Section 48: Research Papers — Overview
Purpose and Scope
This section is the primary literature catalog for the systems knowledge archive. It organizes the research papers and technical reports that form the intellectual foundation of modern systems software: the papers that introduced ideas now taken for granted (virtual memory, Paxos, log-structured filesystems, eBPF), the papers that documented landmark implementations (Unix, Multics, Alto, Mach), and the papers that identified attacks and defenses shaping the current security landscape (Meltdown, Spectre, rowhammer). The catalog is organized by domain, annotated with reading difficulty and estimated reading time, and cross-referenced to the archive section where each paper is placed in context.

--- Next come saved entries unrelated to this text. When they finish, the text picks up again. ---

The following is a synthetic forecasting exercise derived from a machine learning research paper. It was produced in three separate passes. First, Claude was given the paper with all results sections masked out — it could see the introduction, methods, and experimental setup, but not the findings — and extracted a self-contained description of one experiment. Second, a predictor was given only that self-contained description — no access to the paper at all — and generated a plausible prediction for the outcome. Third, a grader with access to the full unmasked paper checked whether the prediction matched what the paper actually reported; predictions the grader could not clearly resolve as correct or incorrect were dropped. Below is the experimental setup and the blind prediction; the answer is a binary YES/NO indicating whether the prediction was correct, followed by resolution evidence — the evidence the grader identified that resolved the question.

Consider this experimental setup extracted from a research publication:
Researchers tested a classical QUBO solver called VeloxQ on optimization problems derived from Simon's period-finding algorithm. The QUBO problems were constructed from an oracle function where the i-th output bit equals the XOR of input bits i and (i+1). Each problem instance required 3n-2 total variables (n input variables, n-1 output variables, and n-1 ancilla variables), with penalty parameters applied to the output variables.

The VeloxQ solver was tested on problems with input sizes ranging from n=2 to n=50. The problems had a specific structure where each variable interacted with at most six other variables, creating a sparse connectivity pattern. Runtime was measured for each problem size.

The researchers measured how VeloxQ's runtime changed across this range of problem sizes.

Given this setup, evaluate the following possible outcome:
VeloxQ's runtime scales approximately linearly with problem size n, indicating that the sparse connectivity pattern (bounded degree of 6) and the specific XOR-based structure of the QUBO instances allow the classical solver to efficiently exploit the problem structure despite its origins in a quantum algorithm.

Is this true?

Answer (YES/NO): NO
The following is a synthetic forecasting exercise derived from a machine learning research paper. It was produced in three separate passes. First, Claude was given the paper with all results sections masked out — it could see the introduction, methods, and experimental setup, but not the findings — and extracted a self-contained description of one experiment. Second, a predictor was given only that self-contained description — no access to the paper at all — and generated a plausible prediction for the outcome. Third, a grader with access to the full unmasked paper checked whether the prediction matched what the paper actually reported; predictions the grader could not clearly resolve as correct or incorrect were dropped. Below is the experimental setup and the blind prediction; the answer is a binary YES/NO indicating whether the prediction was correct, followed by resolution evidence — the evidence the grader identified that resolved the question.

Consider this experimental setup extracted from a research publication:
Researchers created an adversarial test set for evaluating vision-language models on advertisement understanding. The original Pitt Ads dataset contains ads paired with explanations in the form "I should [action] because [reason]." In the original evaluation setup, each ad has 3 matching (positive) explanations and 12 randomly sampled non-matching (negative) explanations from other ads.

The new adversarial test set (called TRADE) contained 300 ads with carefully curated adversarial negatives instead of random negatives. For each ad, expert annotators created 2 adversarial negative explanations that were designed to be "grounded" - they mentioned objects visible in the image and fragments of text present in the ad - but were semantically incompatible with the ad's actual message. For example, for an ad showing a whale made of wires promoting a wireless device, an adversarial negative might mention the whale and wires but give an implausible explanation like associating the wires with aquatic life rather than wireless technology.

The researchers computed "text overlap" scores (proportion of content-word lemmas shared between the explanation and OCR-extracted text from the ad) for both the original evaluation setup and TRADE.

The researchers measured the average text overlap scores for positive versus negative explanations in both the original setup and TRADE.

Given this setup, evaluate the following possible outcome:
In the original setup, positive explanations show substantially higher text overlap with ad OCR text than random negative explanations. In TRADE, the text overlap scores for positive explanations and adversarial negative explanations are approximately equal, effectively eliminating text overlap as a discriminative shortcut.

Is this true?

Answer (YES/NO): NO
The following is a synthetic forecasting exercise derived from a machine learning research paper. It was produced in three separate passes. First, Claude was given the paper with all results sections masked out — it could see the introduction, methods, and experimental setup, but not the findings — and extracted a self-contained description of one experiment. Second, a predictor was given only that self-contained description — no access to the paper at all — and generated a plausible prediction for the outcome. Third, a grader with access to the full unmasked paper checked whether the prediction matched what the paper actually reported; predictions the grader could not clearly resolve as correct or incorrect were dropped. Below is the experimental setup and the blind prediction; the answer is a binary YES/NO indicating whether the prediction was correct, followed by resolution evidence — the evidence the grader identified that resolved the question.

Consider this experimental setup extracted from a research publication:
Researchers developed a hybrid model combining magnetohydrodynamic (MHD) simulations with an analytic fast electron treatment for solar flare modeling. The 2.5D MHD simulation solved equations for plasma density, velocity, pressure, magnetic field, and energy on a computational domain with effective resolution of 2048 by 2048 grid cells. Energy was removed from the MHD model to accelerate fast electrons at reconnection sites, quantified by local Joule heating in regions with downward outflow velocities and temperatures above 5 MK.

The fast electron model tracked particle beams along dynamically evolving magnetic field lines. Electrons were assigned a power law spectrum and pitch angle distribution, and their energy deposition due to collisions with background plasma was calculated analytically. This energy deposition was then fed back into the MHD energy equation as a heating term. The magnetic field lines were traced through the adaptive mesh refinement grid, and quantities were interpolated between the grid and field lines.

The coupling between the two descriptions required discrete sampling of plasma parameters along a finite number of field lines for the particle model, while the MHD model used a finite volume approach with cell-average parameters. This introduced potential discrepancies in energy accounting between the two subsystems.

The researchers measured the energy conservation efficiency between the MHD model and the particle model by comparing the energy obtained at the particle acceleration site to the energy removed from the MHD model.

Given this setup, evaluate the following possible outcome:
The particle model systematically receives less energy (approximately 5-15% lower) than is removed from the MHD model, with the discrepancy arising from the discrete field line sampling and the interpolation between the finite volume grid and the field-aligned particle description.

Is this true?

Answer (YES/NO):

The reading list is curated, not exhaustive. The selection criterion is educational leverage: papers that, when read and understood, unlock the ability to understand an entire domain. Quantity is secondary to depth. A practitioner who has deeply understood thirty papers in this list understands systems better than one who has skimmed three hundred.
Prerequisites
This section requires no prerequisites for browsing. Reading individual papers requires background in the relevant domain section of the archive.
Learning Objectives
Upon completing this section, the reader will be able to:
- Navigate the primary literature of systems research across eleven domains
- Locate the original paper for any major systems concept encountered in the archive
- Apply a structured paper-reading methodology (Keshav's three-pass method)
- Identify which papers are foundational (must read), which are important context, and which are advanced
- Build a personalized reading list for their target career track
Paper Reading Methodology
KESHAV'S THREE-PASS METHOD
============================
PASS 1 (5-10 min): Skim
─────────────────────────
Read title, abstract, introduction
Read section headings
Read conclusions
Goal: understand what problem is solved and claimed contribution
PASS 2 (1-2 hours): Understand
───────────────────────────────
Read carefully, skip proofs and details
Note figures and graphs
Mark unclear references
Goal: grasp the main idea and evidence
PASS 3 (4-8 hours): Critique
─────────────────────────────
Re-implement the key idea mentally (or actually)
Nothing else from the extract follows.